With this vital ingredient in place, such a strongly achieved central character, the next strength is the depiction of setting - not just the run down estates and shopping streets of Denton, which are well done - but setting in terms of time. Now, it might help that I can remember the 1980s, but even still, it has to be said that the novels recreates this strange decade with great skill. The supposed riches and consumerism of the late 80s and 1990s are hinted at - with the rise of VHS players, the golf club set, etc - but overall this is an England that is more post-war than Facebook. All the cast, like the team from The Sweeney, are permanently drinking.
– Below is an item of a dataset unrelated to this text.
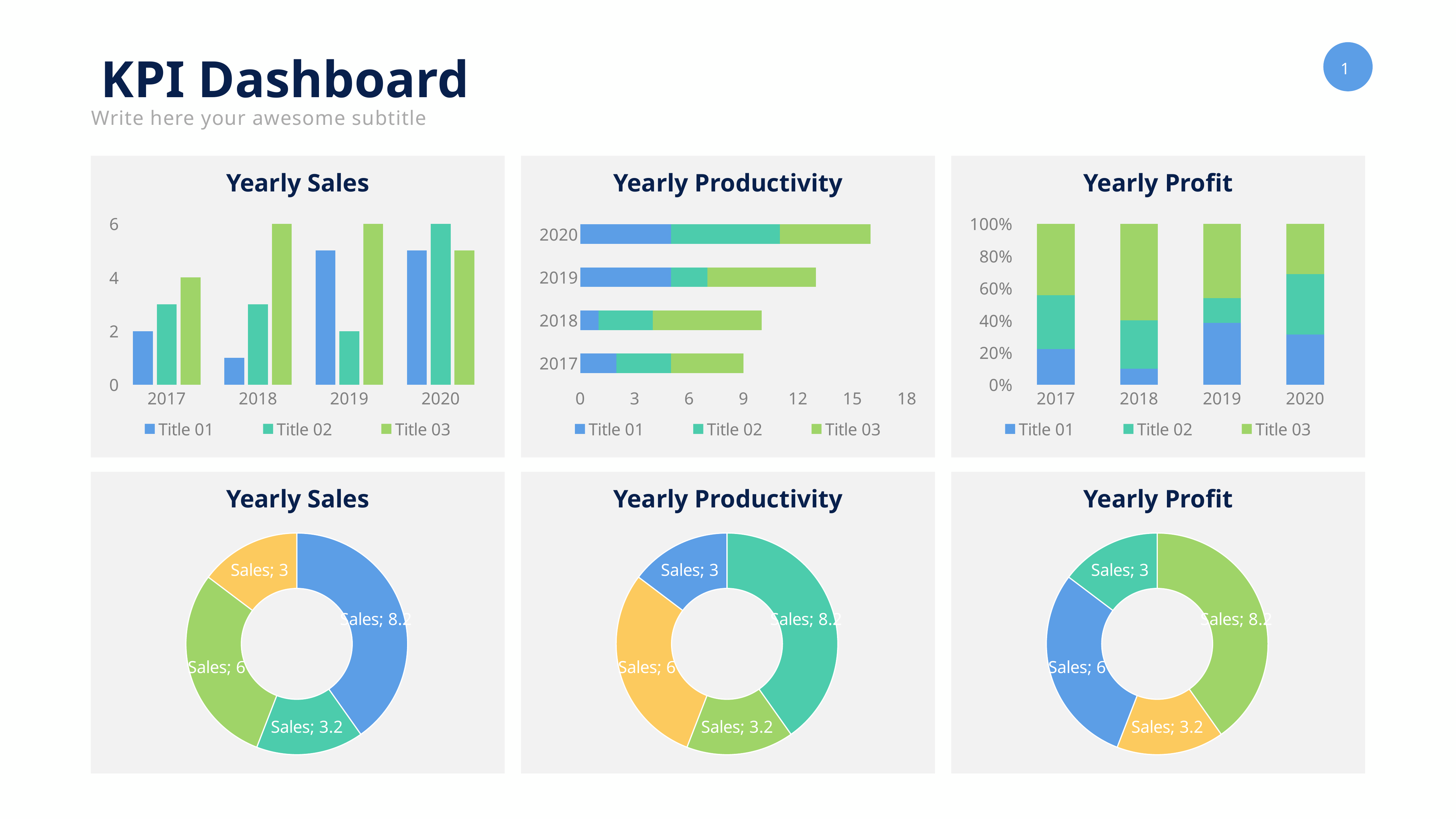
In the top-middle Yearly Productivity chart, is the total for 2020 greater or less than 15? greater In the top-left Yearly Sales bar chart, how many years are shown on the x axis? 4 In the top-left Yearly Sales bar chart, is the value of Title 01 in 2019 greater or less than 4? greater In the top-middle Yearly Productivity chart, what is the total length of the 2017 bar? 9 In the top-left Yearly Sales bar chart, which series has the lowest value in 2018? Title 01 In the bottom-left Yearly Sales donut chart, which slice has the largest value? Sales; 8.2 In the top-left Yearly Sales bar chart, what is the value of Title 01 in 2017? 2 In the top-right Yearly Profit chart, how many series does the legend list? 3 What kind of chart is the top-middle Yearly Productivity chart? Stacked horizontal bar chart In the top-middle Yearly Productivity chart, which year has the longest bar? 2020 In the top-right Yearly Profit chart, is the Title 01 share for 2018 greater or less than 20%? less In the top-left Yearly Sales bar chart, what is the value of Title 03 in 2018? 6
Lots. They all smoke, and the novel gleefully makes sure we all know who smokes which brand - an illusion that was still there at that time, a kind of marketing con that the brand of fags a person smoked somehow said something about them other than "you're killing yourself" - a 'Bensons Man' for example, Silk Cut, Rothmans, et al.

The novel captures a significance, I feel, in the decade as an end of something, the true end of an age - the twilight of so many old values and ways, the pre-internet times. The book seems to take us up the last flight of stairs before the fit and healthy make it to a new century. Some, the novel seem to say, can't progress that far - things really just were different in those days. It is very easy from this extremely clever novel to trace this man out of time quality that is then carried forward as such a large part of the David Jason characterisation.

To my shame, I had expected Fatal Frost to be some kind of cash-cow cash-in, but could not have been more wrong. It is an intelligent, hugely enjoyable crime procedural, with a deeply fascinating lead character and a such a vivid evocation of an era that the result is completely immersive. Like Endeavour, it is surely a matter of time before someone decides that this series would play well on TV, and Inspector Frost will keep on going into the new century - sweaty under the armpits, smoking forty a day, half-cut, but utterly endearing.

Right, it's opening time - who's for a pint?